Take the line containing "As depicted in" and all lines after it, through the end of the material, and repeat them exactly, pictures left out.

*Extracted entries*.
* Begin *
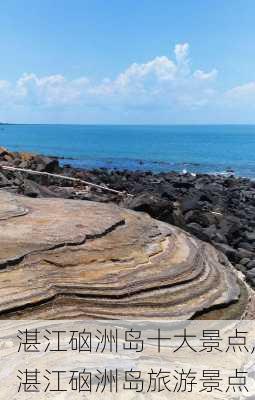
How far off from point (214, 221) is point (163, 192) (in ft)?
25.3

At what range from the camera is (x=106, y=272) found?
5.55 meters

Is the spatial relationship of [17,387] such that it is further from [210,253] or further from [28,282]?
[210,253]

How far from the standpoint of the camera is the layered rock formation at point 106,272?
507 cm

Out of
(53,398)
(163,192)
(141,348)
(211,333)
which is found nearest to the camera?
(53,398)

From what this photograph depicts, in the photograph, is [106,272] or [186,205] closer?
[106,272]

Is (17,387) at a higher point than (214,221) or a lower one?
higher

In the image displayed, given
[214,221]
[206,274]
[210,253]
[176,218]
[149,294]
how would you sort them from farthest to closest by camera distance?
[214,221] < [176,218] < [210,253] < [206,274] < [149,294]

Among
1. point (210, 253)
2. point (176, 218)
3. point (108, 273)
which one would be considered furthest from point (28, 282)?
point (176, 218)

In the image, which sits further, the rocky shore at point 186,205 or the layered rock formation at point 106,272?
the rocky shore at point 186,205

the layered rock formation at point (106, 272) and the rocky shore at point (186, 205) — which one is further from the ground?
the layered rock formation at point (106, 272)

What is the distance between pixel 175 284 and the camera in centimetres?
556

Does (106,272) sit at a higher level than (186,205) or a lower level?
higher

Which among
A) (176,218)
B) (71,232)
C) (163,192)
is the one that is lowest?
(163,192)

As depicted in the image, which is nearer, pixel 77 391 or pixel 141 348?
pixel 77 391
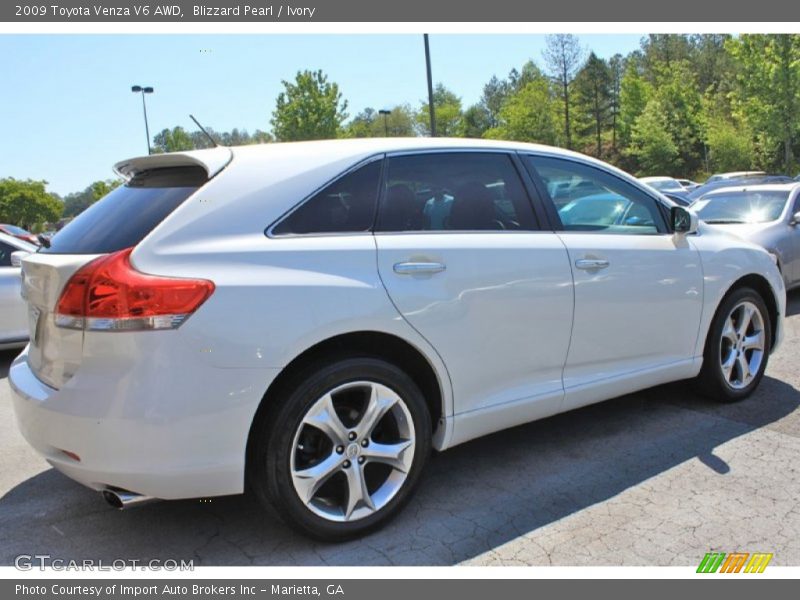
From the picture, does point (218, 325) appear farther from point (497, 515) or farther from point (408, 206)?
point (497, 515)

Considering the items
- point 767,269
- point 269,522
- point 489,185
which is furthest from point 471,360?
point 767,269

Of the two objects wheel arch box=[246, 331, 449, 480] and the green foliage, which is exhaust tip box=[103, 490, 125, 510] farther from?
the green foliage

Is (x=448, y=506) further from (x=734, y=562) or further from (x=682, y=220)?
(x=682, y=220)

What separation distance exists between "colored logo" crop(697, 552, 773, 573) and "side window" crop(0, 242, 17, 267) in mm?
* End *
*Solution for this task*.
As depicted in the image, which is nearer, pixel 77 391 or pixel 141 348?
pixel 77 391
From the picture, does point (218, 325) appear farther from point (497, 515) or farther from point (408, 206)?
point (497, 515)

Considering the items
- point 767,269
- point 269,522
- point 489,185
which is furthest from point 471,360?
point 767,269

Of the two objects wheel arch box=[246, 331, 449, 480] and the green foliage, which is exhaust tip box=[103, 490, 125, 510] farther from?
the green foliage

Is (x=448, y=506) further from (x=734, y=562) or further from (x=682, y=220)?
(x=682, y=220)

What separation distance exists between "colored logo" crop(697, 552, 773, 573) and "side window" crop(0, 242, 17, 267) in mm?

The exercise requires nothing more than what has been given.